Tolle Fackeln beim Kempener St. Martinszug.
Tolle Fackeln beim Kempener St. Martinszug.

Eine ähnliche Enttäuschung hielt der vergangene Sonntag für unseren Gastsohn bereit. Um 16 Uhr stand er ausgehfertig im Wohnzimmer und verkündete, er werde jetzt in die Stadt radeln. Er wolle sich Farben und Stifte für den Kunstunterricht besorgen und die gesalzenen Erdnüsse, die er so mag.
„Die Geschäfte haben geschlossen“, sagte ich.
„Was? Um vier Uhr nachmittags?“ Micah war ehrlich entsetzt.
Danach diskutierten wir die Vor- und Nachteile von Ladenschlussgesetzen, Preise für Lebensmittel an Tankstellen und erklärten, was ein „Büdchen“ ist – die es bei uns aber leider nicht gibt.

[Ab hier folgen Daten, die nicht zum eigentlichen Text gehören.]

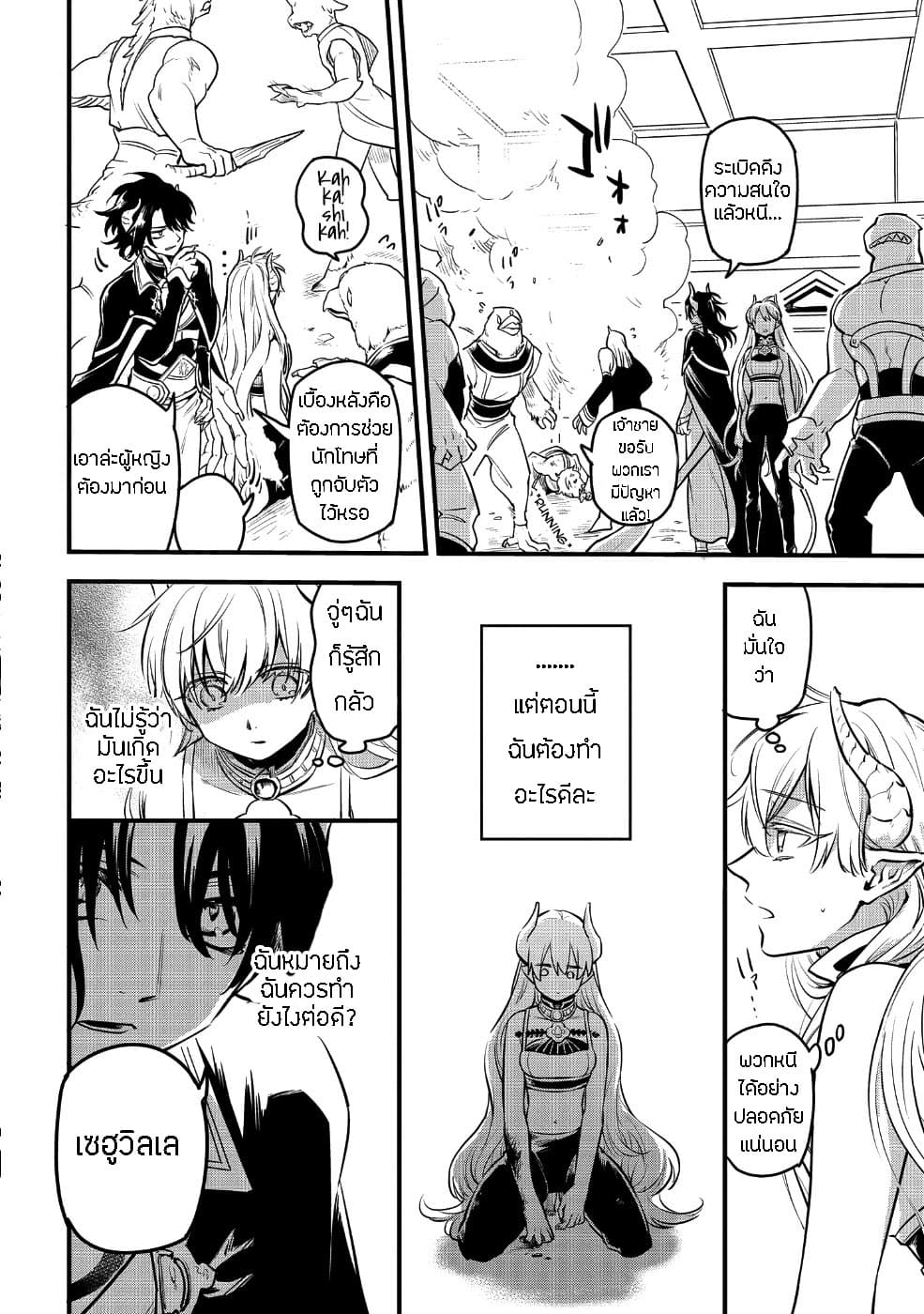Tensei Shitara Warui Kuni no Musume Deshita 3-3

Einen weiteren Feiertag (als ein solcher gilt er bei uns) erlebte Micah am 10. November mit dem berühmten Kempener St. Martinszug. Er bestellte sein erstes „Püfferken mit Apfelstückchen“, lernte, dass es „Fackel“ und nicht „Laterne“ heißt (zumindest bei uns) und bestaunte das Abschluss-Feuerwerk an der Burg.

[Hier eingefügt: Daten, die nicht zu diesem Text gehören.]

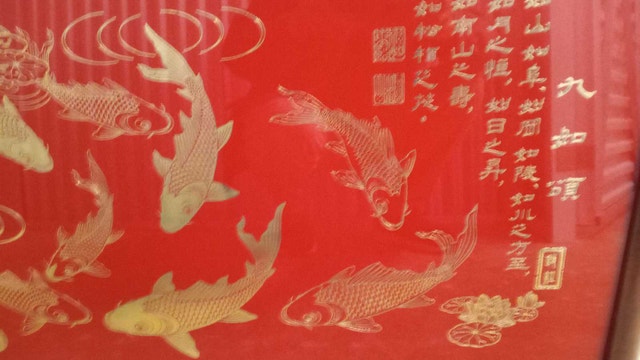 9 Gold Fish Traditional Gold Plated 九如圖 - photo 3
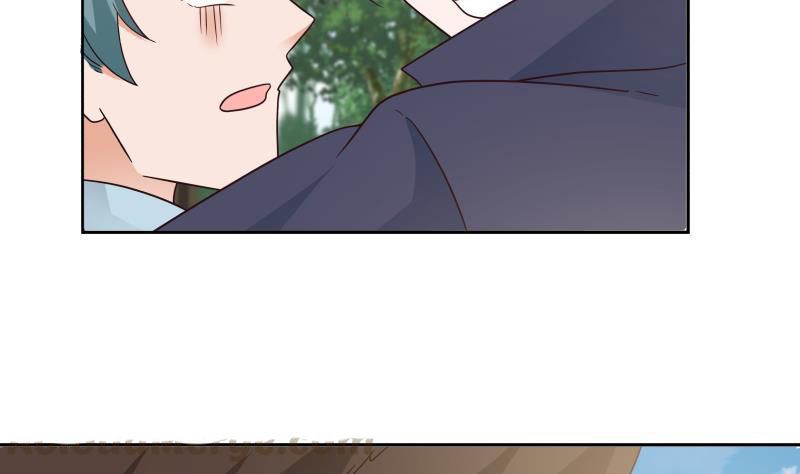 Page 33 of Chapter 198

WEM bringt der Gastvater etwas bei? DEM Gastsohn.
WEM bringt der Gastvater etwas bei? DEM Gastsohn.

P.S. Abendliche Gesprächsthemen (Fortsetzung)
Die Fälle. Thanksgiving. Perspektivisches Zeichnen. Mein geplantes Roboter-Kostüm für Karneval. Fanta mit Mango-Geschmack. Die Vorteile des Wörtchens „Dings“.


Neffe und AFSer Marian war zu Besuch. Wir brechen sofort in eifriges Waffelbacken aus.
Neffe und AFSer Marian war zu Besuch. Wir brechen sofort in eifriges Waffelbacken aus.